The ionization technique chosen is independent of using full scan or SIM.
[edit]Electron ionization
By far the most common and perhaps standard form of ionization is electron ionization (EI). The molecules enter into the MS (the source is a quadrupole or the ion trap itself in an ion trap MS) where they are bombarded with free electrons emitted from a filament, not unlike the filament one would find in a standard light bulb. The electrons bombard the molecules, causing the molecule to fragment in a characteristic and reproducible way. This "hard ionization" technique results in the creation of more fragments of low mass to charge ratio (m/z) and few, if any, molecules approaching the molecular mass unit. Hard ionization is considered by mass spectrometrists as the employ of molecular electron bombardment, whereas "soft ionization" is charge by molecular collision with an introduced gas. The molecular fragmentation pattern is dependant upon the electron energy applied to the system, typically 70 eV (electron Volts). The use of 70 eV facilitates comparison of generated spectra with library spectra using manufacturer-supplied software or software developed by the National Institute of Standards (NIST-USA). Spectral library searches employ matching algorithms such as Probability Based Matching[5] and dot-product[6] matching that are used with methods of analysis written by many method standardization agencies. Sources of libraries include NIST,[7] Wiley,[8] the AAFS,[9] and instrument manufacturers.

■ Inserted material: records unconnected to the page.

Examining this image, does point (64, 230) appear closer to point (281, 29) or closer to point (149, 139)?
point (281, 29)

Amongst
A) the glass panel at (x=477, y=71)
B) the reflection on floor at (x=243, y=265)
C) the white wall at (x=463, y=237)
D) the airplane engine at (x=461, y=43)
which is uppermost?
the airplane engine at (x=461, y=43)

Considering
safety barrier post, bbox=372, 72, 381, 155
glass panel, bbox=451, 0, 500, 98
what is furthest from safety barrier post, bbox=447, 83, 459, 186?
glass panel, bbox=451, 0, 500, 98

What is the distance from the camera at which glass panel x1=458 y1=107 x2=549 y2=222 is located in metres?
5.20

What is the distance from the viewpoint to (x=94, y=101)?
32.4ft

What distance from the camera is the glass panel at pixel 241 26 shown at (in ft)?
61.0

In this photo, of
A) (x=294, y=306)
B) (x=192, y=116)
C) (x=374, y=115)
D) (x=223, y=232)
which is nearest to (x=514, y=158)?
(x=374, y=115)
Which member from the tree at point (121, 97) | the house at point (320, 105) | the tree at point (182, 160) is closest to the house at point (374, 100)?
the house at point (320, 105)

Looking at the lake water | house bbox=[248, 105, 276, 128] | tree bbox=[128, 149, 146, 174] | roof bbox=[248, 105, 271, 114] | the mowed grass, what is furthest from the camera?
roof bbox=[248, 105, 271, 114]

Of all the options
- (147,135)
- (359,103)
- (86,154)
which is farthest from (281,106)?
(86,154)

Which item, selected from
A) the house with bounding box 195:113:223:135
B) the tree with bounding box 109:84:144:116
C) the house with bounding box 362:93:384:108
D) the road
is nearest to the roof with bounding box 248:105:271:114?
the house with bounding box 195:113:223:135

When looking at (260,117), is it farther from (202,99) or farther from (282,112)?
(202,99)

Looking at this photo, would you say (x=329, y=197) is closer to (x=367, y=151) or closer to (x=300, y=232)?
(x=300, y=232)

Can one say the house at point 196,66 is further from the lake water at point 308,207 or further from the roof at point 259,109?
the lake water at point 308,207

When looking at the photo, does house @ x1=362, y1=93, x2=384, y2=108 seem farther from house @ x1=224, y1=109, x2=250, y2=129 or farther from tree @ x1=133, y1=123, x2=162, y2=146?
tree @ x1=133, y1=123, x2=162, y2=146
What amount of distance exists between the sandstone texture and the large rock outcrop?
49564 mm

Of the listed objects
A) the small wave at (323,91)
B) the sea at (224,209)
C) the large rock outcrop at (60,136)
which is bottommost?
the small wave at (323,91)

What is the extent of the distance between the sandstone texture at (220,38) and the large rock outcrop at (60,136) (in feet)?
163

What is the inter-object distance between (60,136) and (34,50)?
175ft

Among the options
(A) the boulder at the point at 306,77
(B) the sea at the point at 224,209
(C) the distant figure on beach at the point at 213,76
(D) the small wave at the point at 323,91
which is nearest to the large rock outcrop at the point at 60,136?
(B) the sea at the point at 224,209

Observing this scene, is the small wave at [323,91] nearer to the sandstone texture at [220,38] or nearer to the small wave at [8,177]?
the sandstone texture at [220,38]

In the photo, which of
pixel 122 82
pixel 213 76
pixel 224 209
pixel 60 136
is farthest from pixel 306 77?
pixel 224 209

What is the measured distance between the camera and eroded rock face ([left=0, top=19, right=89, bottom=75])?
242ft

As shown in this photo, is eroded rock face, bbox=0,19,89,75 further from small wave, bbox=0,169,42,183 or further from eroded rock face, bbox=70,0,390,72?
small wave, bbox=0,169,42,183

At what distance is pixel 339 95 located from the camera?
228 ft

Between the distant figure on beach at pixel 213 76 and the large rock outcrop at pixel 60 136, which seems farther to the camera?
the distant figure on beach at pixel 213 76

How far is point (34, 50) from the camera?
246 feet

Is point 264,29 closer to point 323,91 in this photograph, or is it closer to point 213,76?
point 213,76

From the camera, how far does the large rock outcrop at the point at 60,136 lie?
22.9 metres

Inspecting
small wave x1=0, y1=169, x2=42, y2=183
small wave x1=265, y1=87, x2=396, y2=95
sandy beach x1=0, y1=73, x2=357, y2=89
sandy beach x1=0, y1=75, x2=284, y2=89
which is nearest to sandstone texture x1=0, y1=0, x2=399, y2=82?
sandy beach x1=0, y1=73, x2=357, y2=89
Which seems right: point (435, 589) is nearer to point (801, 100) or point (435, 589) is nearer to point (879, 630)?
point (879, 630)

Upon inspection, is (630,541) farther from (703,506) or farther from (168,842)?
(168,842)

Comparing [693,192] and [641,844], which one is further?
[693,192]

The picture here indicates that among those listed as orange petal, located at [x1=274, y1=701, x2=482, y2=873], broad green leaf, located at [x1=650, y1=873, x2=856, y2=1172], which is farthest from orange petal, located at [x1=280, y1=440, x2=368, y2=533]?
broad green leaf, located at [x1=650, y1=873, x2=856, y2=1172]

[edit]Cold electron ionization
The "hard ionization" process of electron ionization can be softened by the cooling of the molecules before their ionization, resulting in mass spectra that are richer in information[10][11]. In this method named cold electron ionization (Cold-EI) the molecules exit the GC column, mixed with added helium make up gas and expand into vacuum through a specially designed supersonic nozzle, forming a supersonic molecular beam (SMB). Collisions with the make up gas at the expanding supersonic jet reduce the internal vibrational (and rotational) energy of the analyte molecules, hence reducing the degree of fragmentation caused by the electrons during the ionization process[10][11]. Cold-EI mass spectra are characterized by an abundant molecular ion while the usual fragmentation pattern is retained, thus making Cold-EI mass spectra compatible with library search identification techniques. The enhanced molecular ions increase the identification probabilities of both known and unknown compounds, amplify isomer mass spectral effects and enable the use of isotope abundance analysis for the elucidation of elemental formulae[12].
[edit]Chemical ionization
In chemical ionization a reagent gas, typically methane or ammonia is introduced into the mass spectrometer. Depending on the technique (positive CI or negative CI) chosen, this reagent gas will interact with the electrons and analyte and cause a 'soft' ionization of the molecule of interest. A softer ionization fragments the molecule to a lower degree than the hard ionization of EI. One of the main benefits of using chemical ionization is that a mass fragment closely corresponding to the molecular weight of the analyte of interest is produced.
In positive chemical ionization (PCI) the reagent gas interacts with the target molecule, most often with a proton exchange. This produces the species in relatively high amounts.
In negative chemical ionization (NCI) the reagent gas decreases the impact of the free electrons on the target analyte. This decreased energy typically leaves the fragment in great supply.